■ What is needed ■
Reproduce all entries precisely, down to the last character.

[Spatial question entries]
┄┄┄┄┄┄

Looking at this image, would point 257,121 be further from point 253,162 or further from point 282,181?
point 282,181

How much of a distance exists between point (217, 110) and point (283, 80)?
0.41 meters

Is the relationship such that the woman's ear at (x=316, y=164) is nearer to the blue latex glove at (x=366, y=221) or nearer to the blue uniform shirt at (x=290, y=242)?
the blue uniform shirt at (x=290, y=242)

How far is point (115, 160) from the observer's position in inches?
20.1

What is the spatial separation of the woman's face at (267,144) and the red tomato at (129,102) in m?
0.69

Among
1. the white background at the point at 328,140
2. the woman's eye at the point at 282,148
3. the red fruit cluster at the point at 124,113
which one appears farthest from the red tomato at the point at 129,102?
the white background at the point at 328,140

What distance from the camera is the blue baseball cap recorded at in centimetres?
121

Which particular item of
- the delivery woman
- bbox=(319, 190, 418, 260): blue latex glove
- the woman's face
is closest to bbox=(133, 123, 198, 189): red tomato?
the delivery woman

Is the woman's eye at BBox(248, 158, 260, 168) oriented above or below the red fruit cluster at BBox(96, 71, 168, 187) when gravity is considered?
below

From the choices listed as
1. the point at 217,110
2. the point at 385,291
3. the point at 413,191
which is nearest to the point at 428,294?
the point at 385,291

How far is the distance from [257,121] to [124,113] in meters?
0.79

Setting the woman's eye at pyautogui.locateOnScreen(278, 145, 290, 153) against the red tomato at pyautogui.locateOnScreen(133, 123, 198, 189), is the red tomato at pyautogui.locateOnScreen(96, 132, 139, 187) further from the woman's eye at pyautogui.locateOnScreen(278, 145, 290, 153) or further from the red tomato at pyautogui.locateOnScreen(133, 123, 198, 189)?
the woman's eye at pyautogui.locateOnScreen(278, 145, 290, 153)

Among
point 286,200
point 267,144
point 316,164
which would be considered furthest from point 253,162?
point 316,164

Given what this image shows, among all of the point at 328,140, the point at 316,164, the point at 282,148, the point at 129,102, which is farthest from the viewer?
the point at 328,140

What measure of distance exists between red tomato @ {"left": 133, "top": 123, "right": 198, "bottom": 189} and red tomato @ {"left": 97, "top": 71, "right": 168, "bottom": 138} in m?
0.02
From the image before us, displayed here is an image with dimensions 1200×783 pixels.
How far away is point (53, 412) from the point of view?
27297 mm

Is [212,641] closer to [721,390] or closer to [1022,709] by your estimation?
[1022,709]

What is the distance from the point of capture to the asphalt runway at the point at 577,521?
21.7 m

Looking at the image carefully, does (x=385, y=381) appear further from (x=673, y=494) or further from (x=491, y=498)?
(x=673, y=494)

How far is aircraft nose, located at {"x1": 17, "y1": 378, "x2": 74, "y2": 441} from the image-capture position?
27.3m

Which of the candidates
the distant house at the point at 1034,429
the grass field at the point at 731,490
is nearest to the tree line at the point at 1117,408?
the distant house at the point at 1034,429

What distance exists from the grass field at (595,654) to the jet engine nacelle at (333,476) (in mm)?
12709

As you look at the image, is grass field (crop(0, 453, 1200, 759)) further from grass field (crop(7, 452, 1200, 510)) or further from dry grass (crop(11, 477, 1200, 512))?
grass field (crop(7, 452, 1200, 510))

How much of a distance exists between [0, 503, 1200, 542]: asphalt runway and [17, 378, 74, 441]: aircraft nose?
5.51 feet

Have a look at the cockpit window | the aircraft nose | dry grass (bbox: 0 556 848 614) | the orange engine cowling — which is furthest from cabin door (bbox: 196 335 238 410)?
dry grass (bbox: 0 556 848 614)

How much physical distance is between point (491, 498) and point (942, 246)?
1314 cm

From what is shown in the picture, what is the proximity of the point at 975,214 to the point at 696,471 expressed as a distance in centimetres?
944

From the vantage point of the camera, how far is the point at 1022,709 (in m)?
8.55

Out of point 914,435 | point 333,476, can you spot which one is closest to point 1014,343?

┄┄┄┄┄┄

■ Complete response ■
Looking at this image, would point 257,121 be further from point 253,162 or further from point 282,181?
point 282,181

How much of a distance exists between point (217, 110) and point (283, 80)?
0.41 meters

Is the relationship such that the woman's ear at (x=316, y=164) is nearer to the blue latex glove at (x=366, y=221) or nearer to the blue uniform shirt at (x=290, y=242)?
the blue uniform shirt at (x=290, y=242)

How far is point (115, 160) from the observer's position in inches?
20.1

What is the spatial separation of the woman's face at (267,144) and the red tomato at (129,102) in m?
0.69

Among
1. the white background at the point at 328,140
2. the woman's eye at the point at 282,148
3. the red fruit cluster at the point at 124,113
which one appears farthest from the red tomato at the point at 129,102?
the white background at the point at 328,140

What distance from the camera is the blue baseball cap recorded at in centimetres?
121

Which particular item of
- the delivery woman
- bbox=(319, 190, 418, 260): blue latex glove
- the woman's face
is closest to bbox=(133, 123, 198, 189): red tomato?
the delivery woman

Is the woman's eye at BBox(248, 158, 260, 168) oriented above or below the red fruit cluster at BBox(96, 71, 168, 187) when gravity is considered?
below

From the choices listed as
1. the point at 217,110
2. the point at 385,291
3. the point at 413,191
which is nearest to the point at 428,294?
the point at 385,291

How far is the distance from [257,121] to [124,113] in meters?
0.79

Setting the woman's eye at pyautogui.locateOnScreen(278, 145, 290, 153) against the red tomato at pyautogui.locateOnScreen(133, 123, 198, 189), is the red tomato at pyautogui.locateOnScreen(96, 132, 139, 187) further from the woman's eye at pyautogui.locateOnScreen(278, 145, 290, 153) or further from the red tomato at pyautogui.locateOnScreen(133, 123, 198, 189)?
the woman's eye at pyautogui.locateOnScreen(278, 145, 290, 153)

Among
point 286,200
point 267,144
point 316,164
which would be considered furthest from point 253,162?
point 316,164

Given what this image shows, among all of the point at 328,140, the point at 316,164, the point at 282,148, the point at 129,102, which is farthest from the viewer?
the point at 328,140

What measure of distance exists between red tomato @ {"left": 133, "top": 123, "right": 198, "bottom": 189} and red tomato @ {"left": 97, "top": 71, "right": 168, "bottom": 138} in m?
0.02
From the image before us, displayed here is an image with dimensions 1200×783 pixels.
How far away is point (53, 412) from the point of view?
27297 mm

Is [212,641] closer to [721,390] or closer to [1022,709] by your estimation?
[1022,709]

What is the distance from the point of capture to the asphalt runway at the point at 577,521?
21.7 m

Looking at the image carefully, does (x=385, y=381) appear further from (x=673, y=494) or further from (x=491, y=498)?
(x=673, y=494)

How far is aircraft nose, located at {"x1": 17, "y1": 378, "x2": 74, "y2": 441} from the image-capture position?
27.3m

Which of the candidates
the distant house at the point at 1034,429
the grass field at the point at 731,490
is nearest to the tree line at the point at 1117,408?
the distant house at the point at 1034,429

What distance exists from the grass field at (595,654) to the jet engine nacelle at (333,476) (in mm)?
12709

As you look at the image, is grass field (crop(0, 453, 1200, 759)) further from grass field (crop(7, 452, 1200, 510)) or further from dry grass (crop(11, 477, 1200, 512))?
grass field (crop(7, 452, 1200, 510))

How much of a distance exists between [0, 503, 1200, 542]: asphalt runway and [17, 378, 74, 441]: aircraft nose?
5.51 feet

Have a look at the cockpit window | the aircraft nose | dry grass (bbox: 0 556 848 614) | the orange engine cowling — which is furthest from cabin door (bbox: 196 335 238 410)?
dry grass (bbox: 0 556 848 614)

How much physical distance is between point (491, 498) and point (942, 246)?
1314 cm

From what is shown in the picture, what is the proximity of the point at 975,214 to the point at 696,471 expressed as a distance in centimetres?
944

From the vantage point of the camera, how far is the point at 1022,709 (in m)?
8.55

Out of point 914,435 | point 333,476, can you spot which one is closest to point 1014,343?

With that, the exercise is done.